Both washed sludge solids and P recovered precipitates were analyzed for carbon (C) and N by dry combustion (Elementar, Mt. Laurel, NJ). Minerals in the P recovered precipitates were identified by X-ray powder diffraction using an Olympus Terra (Waltham, MA) field-portable X-ray diffractometer (XRD) system operating at 30 kV and 0.3 mA with a Cu radiation tube. Data were collected from 5 to 55° 2θ in steps of 0.05° 2θ for qualitative XRD analysis including standards of amorphous calcium phosphate (ACP) and calcium carbonate (CaCO3) supplied by Sigma-Aldrich (St. Louis, MO). In addition, carbonates in the recovered P precipitates were determined according to (Horváth et al., 2005).

Extraction and recovery efficiencies of P were determined using mass balances that included the sludge volume and P concentrations before and after treatment as well as the mass and concentration of P in precipitated materials. Data results were statistically analyzed by mean and standard deviation using PROC MEANS procedure in SAS (Statistical Analysis System, Cary, NC). Analysis of variance for the effect of acid extraction treatment on composition of washed sludge solids, lime addition treatments to acid extract on recovered P material and effluents was conducted using the General Linear Model (GLM) in SAS. Difference between means of any two treatments was considered significant when it was larger than the least square difference (LSD) with a probability of t < 0.05.

Origin and Characteristics of the Lagoon Sludge

The sludge was collected during the course of dredging an anaerobic swine lagoon used for storing and treating manure in a swine finishing farm located in North Carolina, USA. A sample of the dredged sludge was pumped into a 20-L plastic container, transported to the USDA-ARS laboratory in Florence, and stored at 4°C until use. The sludge was homogenized using a mechanical stirrer before taking samples for the experiments. On average, the sludge contained pH 7.65, alkalinity 11,290 mg L−1, TSS 57.5 g L−1, TKN 2,513 mg L−1, NH4-N 323 mg L−1, NO3-N 0 mg L−1, K 606 mg L−1, TP 4,070 mg L−1, PO4-P 82 mg L−1, Ca 5,553 mg L−1, Mg 1,278 mg L−1, Al 216 mg L−1, Fe 511 mg L−1, Cu 24 mg L−1, and Zn 179 mg L−1.

→ **Stated goal 1**:
Using the passage on sludge analysis, answer each question:
(a) At what voltage did the field-portable X-ray diffractometer operate?
(b) At what temperature was the sludge stored until use?
(c) Which SAS procedure produced the means and standard deviations?
→ **Stated goal 2**:
Rewrite the sludge passage from "Origin and Characteristics" to "179 mg L−1.", swapping "mechanical stirrer" for "magnetic stirrer".
The data below is drawn from a separate source.

→ **Data shown**:
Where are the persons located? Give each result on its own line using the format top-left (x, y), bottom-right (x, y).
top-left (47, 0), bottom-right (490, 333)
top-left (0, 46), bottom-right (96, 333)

→ **Written solution 1**:
(a) 30 kV
(b) 4°C
(c) PROC MEANS

→ **Written solution 2**:
Origin and Characteristics of the Lagoon Sludge

The sludge was collected during the course of dredging an anaerobic swine lagoon used for storing and treating manure in a swine finishing farm located in North Carolina, USA. A sample of the dredged sludge was pumped into a 20-L plastic container, transported to the USDA-ARS laboratory in Florence, and stored at 4°C until use. The sludge was homogenized using a magnetic stirrer before taking samples for the experiments. On average, the sludge contained pH 7.65, alkalinity 11,290 mg L−1, TSS 57.5 g L−1, TKN 2,513 mg L−1, NH4-N 323 mg L−1, NO3-N 0 mg L−1, K 606 mg L−1, TP 4,070 mg L−1, PO4-P 82 mg L−1, Ca 5,553 mg L−1, Mg 1,278 mg L−1, Al 216 mg L−1, Fe 511 mg L−1, Cu 24 mg L−1, and Zn 179 mg L−1.